◆ **PASSAGE PROVIDED**:

Sunday, 31 July 2022

Rampant, but not relevant

I shall be using Lion Rampant rules for the siege game on the table for no better reason than they're what the article in MW is written around. I have forgotten pretty much everything I ever knew about LR, so thought it worth listing what I think I remember before reading them again. Apart from anything else it's an entry for the most pointless rules review ever. What I am describing is the first edition and the second edition is being published literally next Thursday. So, please ignore what follows.


Haven't got it

I don't think I bought the first edition, I'm pretty sure James passed them onto me having received them from Osprey in return for doing something or other. We had a couple of games and my memory tells me that most of the problems were self inflicted. There was no particular issue with using figures grouped on stands rather than single bases, or with the bookkeeping side of the game. I vaguely recall quite liking the combat resolution element, but I seem to remember being dissatisfied overall because:

  • The playing area was too big. The book suggest 6ft x 4ft, but says smaller would work. My table is 2.5m x 1.5m, we used essentially the whole thing, but everything was too far apart and it took far too long for anything to happen. There's an activation mechanism which provides a nice fog of war, but also slows things down on its own without adding in an oversize table as well. For this game I shall use 120cm x 90cm.

◆ **DATA PROVIDED**:

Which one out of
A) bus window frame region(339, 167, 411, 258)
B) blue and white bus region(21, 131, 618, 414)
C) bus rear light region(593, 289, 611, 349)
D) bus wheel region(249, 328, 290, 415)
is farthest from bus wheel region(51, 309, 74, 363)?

◆ **TASK BRIEF**: Retype the blog post about Lion Rampant rules in full, word for word.

◆ **TASK OUTPUT**:
Sunday, 31 July 2022

Rampant, but not relevant

I shall be using Lion Rampant rules for the siege game on the table for no better reason than they're what the article in MW is written around. I have forgotten pretty much everything I ever knew about LR, so thought it worth listing what I think I remember before reading them again. Apart from anything else it's an entry for the most pointless rules review ever. What I am describing is the first edition and the second edition is being published literally next Thursday. So, please ignore what follows.


Haven't got it

I don't think I bought the first edition, I'm pretty sure James passed them onto me having received them from Osprey in return for doing something or other. We had a couple of games and my memory tells me that most of the problems were self inflicted. There was no particular issue with using figures grouped on stands rather than single bases, or with the bookkeeping side of the game. I vaguely recall quite liking the combat resolution element, but I seem to remember being dissatisfied overall because:

  • The playing area was too big. The book suggest 6ft x 4ft, but says smaller would work. My table is 2.5m x 1.5m, we used essentially the whole thing, but everything was too far apart and it took far too long for anything to happen. There's an activation mechanism which provides a nice fog of war, but also slows things down on its own without adding in an oversize table as well. For this game I shall use 120cm x 90cm.